Nevertheless, the highlight of the Berlin Biennale this year was the fact that the commercial galleries around Berlin cast some of their best artists, and painting came top. The fact is the biennale and dOCUMENTA are not the fashion police, the art fair is, where painting still holds court. Money may be painting's mistress but that has always been a transparent fact.
Douglas Crimp's description of painting as a vanity project on the part of its maker, and to his mind the viewer, suggests that creative endeavour is not generally self-indulgent (not human): be careful, the one's that proclaim collectivity and community and commonality are the harbingers of vanity – they are just waiting for their chance to be propelled forward.
"Is anyone doing anything worthwhile on canvas?" Gemma Tipton asks in The Irish Times. I can't elongate my neck far enough to get my head around the broadness of that question. First you have to ask what art is worthwhile? -- a crick is already forming and I'm not even considering going there.

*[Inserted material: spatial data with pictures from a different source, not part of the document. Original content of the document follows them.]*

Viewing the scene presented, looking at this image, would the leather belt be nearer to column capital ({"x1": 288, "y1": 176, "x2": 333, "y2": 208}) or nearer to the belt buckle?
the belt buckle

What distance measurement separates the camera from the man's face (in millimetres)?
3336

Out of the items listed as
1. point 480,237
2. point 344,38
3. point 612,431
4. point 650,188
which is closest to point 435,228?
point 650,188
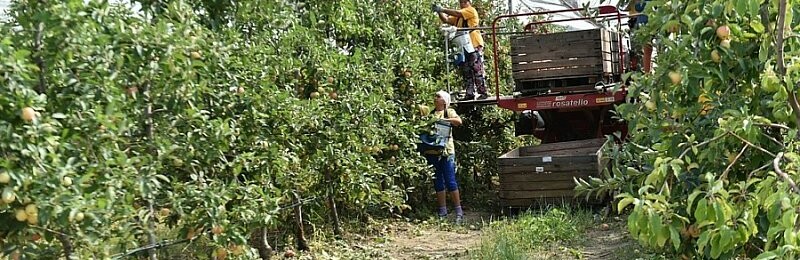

Also, the long-sited observation that a cohesive and confident bunch of painters is ten years away? (Mike FitzPatrick) THEY'RE HERE - NOW - IN THIS COUNTRY! We have a golden generation of twenty-, thirty-, forty-, fifty-something painters that are at the peak of their powers - "confident" and "cohesive" (It would be inappropriate and reductive to make a list).
There are lots of critical seeds in Gemma Tipton's article that could be expanded on to greater effect, mainly offered up by Patrick Murphy, such as his insightful observation that painting is "culturally specific" and counter to contemporary art's 'common' ideology: there is an article there somewhere.
The continually resurrection of painting's death as discourse — a theoretical argument by an academic like Douglas Crimp who wanted to be heard beyond the ruins of the university — is absurd. Although Gemma Tipton says that painting is alive and kicking, it's said without any conviction. Painting is happening, always happening. It doesn't have a chronological trajectory, or peaks and troughs, as South African painter Marlene Dumas observes: "Painting doesn't freeze time, it circulates and recycles time like a wheel that turns. Those who are first might well be last." ('Women and Painting'. 1993)
I haven't picked this opinion off the ground, artists are talking about this article behind backs. Don't get me wrong, provocation is good, but only if it generates new ideas, not recycled irrelevance. Gemma Tipton once wrote a blog entry for Circa Magazine online entitled 'On Mediocrity', do I have to spell out the irony.